# equipment boneyards



## Rc2505 (Feb 5, 2007)

Anyone know of any equipment boneyards around the keep older equipment and not scrap it all out?


----------



## fireball (Jan 9, 2000)

Isn't Sam Weiner the patron saint of old equipment in Ohio? It seems that you google it or craigslist search and you shall find it


----------



## peteo1 (Jul 4, 2011)

Machinery trader has a section of dismantled machines if you're looking for cheaper oem parts


----------



## SnoFarmer (Oct 15, 2004)

Your in Ohio so I dont know how much help this will be,
but ski areas are known to have some good bone-yards for snow equipment.


----------



## xtreem3d (Nov 26, 2005)

http://www.sewlparts.com/


----------



## Rc2505 (Feb 5, 2007)

I think I have found the part that I need.
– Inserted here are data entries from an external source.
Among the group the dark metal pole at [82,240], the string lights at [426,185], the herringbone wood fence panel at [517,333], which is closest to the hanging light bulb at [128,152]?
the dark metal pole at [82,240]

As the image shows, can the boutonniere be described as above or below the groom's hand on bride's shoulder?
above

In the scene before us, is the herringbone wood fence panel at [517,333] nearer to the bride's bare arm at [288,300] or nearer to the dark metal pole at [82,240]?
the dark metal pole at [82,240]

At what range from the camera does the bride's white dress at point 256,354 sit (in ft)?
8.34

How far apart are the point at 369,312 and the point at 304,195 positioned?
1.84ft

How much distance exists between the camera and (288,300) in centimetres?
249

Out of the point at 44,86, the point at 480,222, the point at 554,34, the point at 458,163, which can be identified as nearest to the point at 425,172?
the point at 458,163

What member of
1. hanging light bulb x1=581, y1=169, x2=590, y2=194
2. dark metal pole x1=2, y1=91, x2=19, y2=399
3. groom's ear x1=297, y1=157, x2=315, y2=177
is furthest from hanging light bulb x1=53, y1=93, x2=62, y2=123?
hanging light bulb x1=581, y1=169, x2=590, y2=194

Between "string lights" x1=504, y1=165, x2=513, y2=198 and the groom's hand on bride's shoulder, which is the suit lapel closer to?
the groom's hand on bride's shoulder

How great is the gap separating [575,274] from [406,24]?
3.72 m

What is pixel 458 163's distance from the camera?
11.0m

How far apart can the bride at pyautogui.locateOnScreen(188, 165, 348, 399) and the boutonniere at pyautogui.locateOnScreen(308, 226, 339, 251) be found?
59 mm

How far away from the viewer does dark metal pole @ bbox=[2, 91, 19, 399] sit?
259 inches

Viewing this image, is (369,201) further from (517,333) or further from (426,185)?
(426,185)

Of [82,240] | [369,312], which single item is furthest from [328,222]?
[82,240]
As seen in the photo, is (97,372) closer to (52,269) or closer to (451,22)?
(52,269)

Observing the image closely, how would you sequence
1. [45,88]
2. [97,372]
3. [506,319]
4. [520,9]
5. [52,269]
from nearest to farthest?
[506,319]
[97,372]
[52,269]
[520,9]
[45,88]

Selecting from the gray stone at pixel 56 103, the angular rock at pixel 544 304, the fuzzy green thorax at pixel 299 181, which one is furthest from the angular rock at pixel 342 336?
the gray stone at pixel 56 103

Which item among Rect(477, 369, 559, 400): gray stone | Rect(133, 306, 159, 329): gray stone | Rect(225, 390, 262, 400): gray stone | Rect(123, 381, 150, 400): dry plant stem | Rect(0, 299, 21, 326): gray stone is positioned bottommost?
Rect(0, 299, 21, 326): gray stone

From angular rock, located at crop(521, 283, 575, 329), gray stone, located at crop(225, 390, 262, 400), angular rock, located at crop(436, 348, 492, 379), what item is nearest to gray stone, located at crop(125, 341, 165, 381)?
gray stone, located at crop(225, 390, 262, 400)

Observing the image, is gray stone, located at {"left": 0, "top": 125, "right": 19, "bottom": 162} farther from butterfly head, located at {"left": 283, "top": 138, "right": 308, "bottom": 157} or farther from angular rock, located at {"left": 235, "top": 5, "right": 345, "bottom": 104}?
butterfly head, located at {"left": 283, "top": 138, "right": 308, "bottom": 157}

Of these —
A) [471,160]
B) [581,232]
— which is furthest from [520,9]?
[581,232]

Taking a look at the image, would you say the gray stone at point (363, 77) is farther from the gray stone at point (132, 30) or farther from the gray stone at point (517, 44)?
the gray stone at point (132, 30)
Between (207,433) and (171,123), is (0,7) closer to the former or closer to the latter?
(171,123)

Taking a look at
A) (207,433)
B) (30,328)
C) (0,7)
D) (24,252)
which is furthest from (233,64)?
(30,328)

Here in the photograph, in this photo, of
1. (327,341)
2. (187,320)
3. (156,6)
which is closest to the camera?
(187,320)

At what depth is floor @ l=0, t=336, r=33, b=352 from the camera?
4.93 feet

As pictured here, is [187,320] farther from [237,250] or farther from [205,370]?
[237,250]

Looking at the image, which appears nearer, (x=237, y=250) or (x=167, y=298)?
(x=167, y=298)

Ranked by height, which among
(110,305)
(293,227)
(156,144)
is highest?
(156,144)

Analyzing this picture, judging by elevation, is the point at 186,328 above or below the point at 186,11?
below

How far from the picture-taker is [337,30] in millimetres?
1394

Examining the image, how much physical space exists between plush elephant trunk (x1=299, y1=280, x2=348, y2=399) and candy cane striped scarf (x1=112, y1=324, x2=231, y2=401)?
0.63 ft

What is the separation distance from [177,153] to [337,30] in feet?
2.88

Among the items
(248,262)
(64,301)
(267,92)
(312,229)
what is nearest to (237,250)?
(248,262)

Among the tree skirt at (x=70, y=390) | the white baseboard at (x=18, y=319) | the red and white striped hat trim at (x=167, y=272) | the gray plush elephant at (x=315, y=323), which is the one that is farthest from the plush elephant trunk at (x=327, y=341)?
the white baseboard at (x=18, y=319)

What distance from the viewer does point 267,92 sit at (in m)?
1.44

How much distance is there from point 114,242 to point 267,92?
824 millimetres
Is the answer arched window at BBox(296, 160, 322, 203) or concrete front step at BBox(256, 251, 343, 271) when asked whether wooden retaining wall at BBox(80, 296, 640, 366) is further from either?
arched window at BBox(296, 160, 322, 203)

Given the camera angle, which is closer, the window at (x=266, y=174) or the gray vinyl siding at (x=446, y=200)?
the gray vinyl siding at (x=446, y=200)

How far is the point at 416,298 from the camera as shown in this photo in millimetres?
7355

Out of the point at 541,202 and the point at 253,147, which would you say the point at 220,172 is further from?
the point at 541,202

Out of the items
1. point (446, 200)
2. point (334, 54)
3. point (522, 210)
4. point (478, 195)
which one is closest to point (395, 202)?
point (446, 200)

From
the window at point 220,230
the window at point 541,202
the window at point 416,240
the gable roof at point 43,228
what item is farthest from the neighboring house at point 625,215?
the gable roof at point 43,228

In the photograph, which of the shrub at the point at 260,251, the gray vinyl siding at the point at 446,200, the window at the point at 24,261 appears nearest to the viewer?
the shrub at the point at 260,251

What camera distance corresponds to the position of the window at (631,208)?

To try and make a long story short I had new tires mounted on my 69 Cat, and less than ten blocks from the tire dealer, the right rear tire blew, and when the machine hit the pavement, it bent the rim. I located a rim in Texas, so they are shipping it to me. Thanks for all the suggestions, but none of them had the part I needed.


----------



## peteo1 (Jul 4, 2011)

A 69 Cat, wow can you post up some pictures?


----------



## CAT 245ME (Sep 10, 2006)

Keep an eye out for a 922B parts machine, it's worth the investment if you plan on keeping the old loader for awhile yet. You can still get parts from Cat for the old iron but it's high priced.


----------